World Health Organization training standards for anthroposophic medicine

Apr 04, 2023

The World Health Organization (WHO) has published its benchmarks for training in anthroposophic medicine.

This new publication sets qualification standards for anthroposophic medicine practitioners and will serve as a reference point for policy makers, health workers and education providers. It is the result of a rigorous process of mapping and reviewing anthroposophic medicine training standards by experts, according to WHO criteria. It means that trainings for health care professions in anthroposophic medicine can be officially recognised by health authorities worldwide and will provide patients with a predictable level of care. This initiative reflects the relevance and increasing popularity of this global medical practice, and comes at a time when increasing numbers of countries are setting policies on traditional, complementary and integrative medicine.
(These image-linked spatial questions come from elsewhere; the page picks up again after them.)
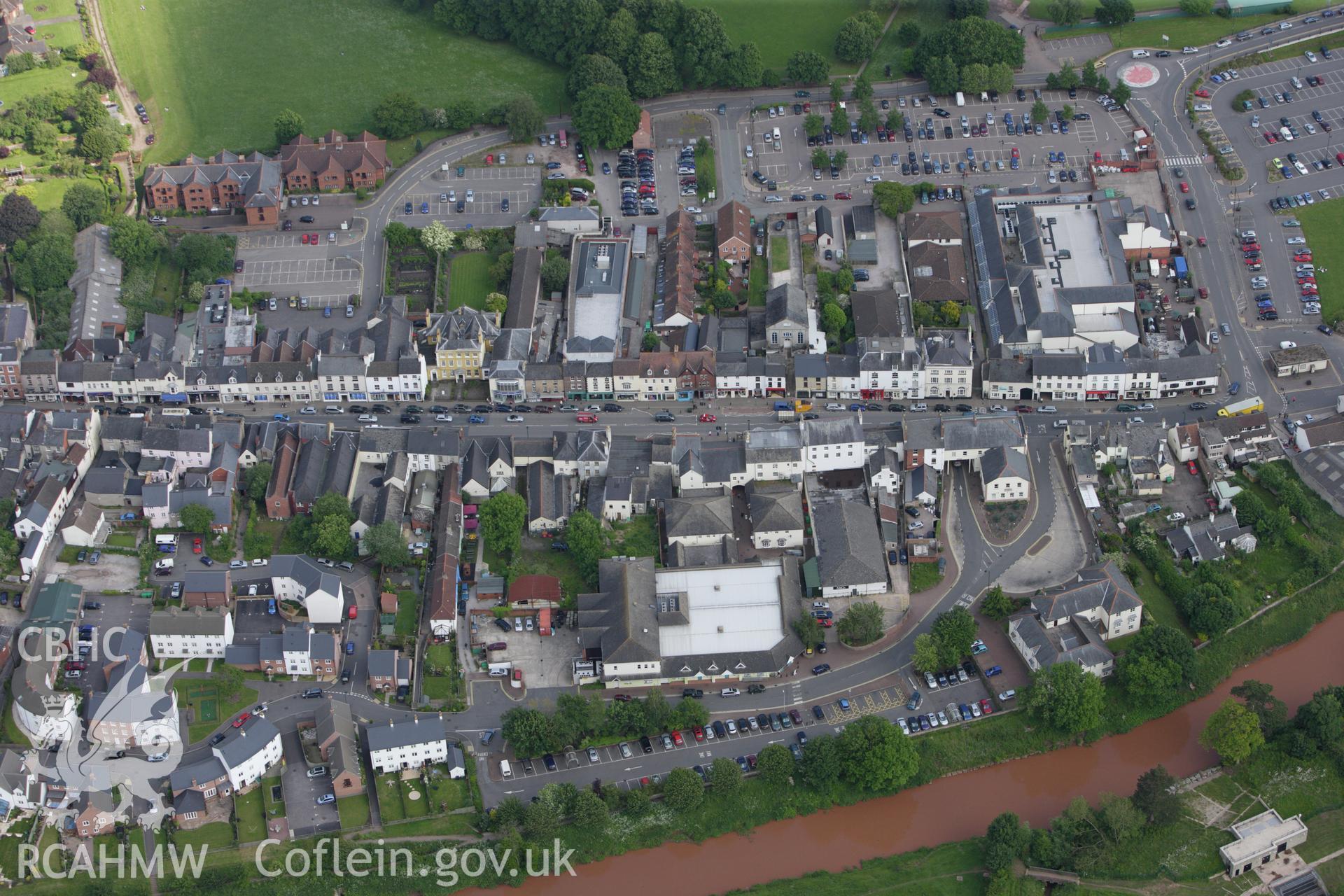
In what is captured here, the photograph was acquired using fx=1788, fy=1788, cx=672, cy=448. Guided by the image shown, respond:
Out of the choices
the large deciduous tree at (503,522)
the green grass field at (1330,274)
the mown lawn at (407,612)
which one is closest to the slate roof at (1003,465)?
the green grass field at (1330,274)

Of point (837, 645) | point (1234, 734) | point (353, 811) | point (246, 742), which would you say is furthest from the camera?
point (837, 645)

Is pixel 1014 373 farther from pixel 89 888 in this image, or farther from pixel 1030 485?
pixel 89 888

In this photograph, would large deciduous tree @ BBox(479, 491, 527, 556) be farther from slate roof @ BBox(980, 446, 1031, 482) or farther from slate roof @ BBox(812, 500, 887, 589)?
slate roof @ BBox(980, 446, 1031, 482)

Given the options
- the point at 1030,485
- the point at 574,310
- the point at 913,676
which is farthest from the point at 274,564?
the point at 1030,485

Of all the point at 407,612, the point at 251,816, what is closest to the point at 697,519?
the point at 407,612

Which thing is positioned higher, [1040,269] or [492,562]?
[1040,269]

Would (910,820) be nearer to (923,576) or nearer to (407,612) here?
(923,576)

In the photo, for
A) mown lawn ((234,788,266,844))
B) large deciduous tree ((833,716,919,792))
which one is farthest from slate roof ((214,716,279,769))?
large deciduous tree ((833,716,919,792))

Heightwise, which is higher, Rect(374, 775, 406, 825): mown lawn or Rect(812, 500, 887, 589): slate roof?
Rect(812, 500, 887, 589): slate roof
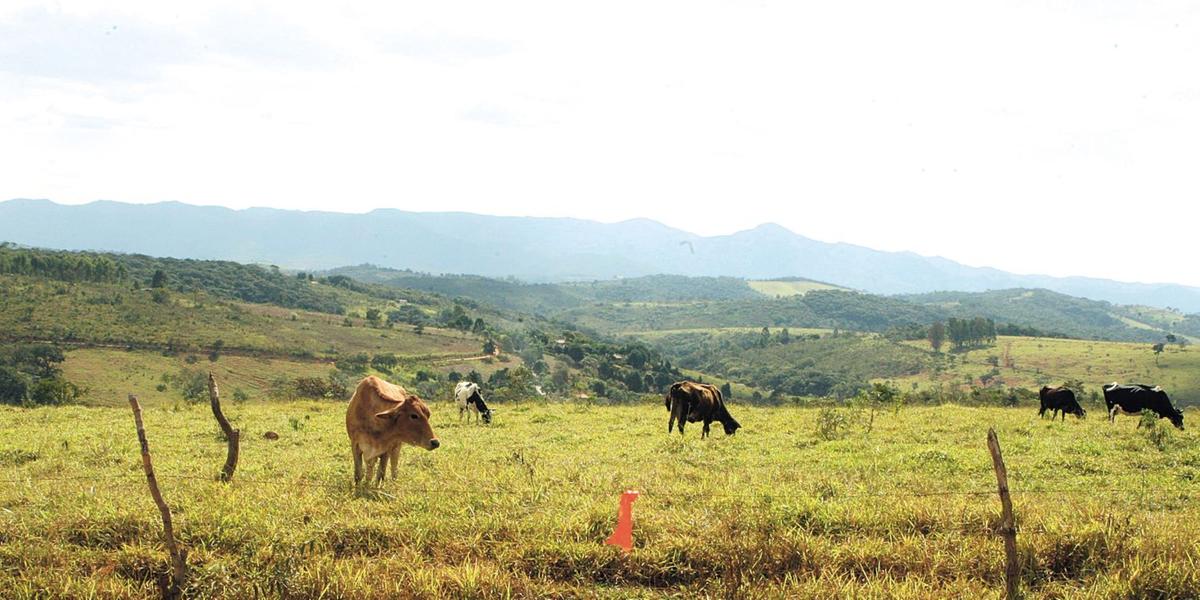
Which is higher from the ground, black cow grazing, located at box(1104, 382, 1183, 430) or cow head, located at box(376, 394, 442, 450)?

To mark the publication of the WHO training benchmarks, an online launch symposium, "WHO Benchmarks: Milestone for Anthroposophic Medicine", is being organised on 12 April 2023 by the International Federation of Anthroposophic Medical Associations (IVAA) and the Medical Section at the Goetheanum, in cooperation with the Dachverband Anthroposophische Medizin in Deutschland (DAMiD). Representatives of WHO and anthroposophic medicine will explain how the benchmarks were developed, give a brief overview of the different professional disciplines, and speak to the use and relevance of the benchmarks. Presenters will also outline what they perceive as the added value of anthroposophic medicine to state-of-the-art conventional medical care. The event will be held in English.

In 2014, in its Traditional Medicine Strategy: 2014-2023, WHO defined the integration of traditional and complementary medicine into health systems as an important strategic goal. To date, it has published comparable training standards for various established traditional, complementary and integrative practices, such as Ayurveda and Traditional Chinese Medicine. Countries now need to translate the WHO benchmarks into national training standards.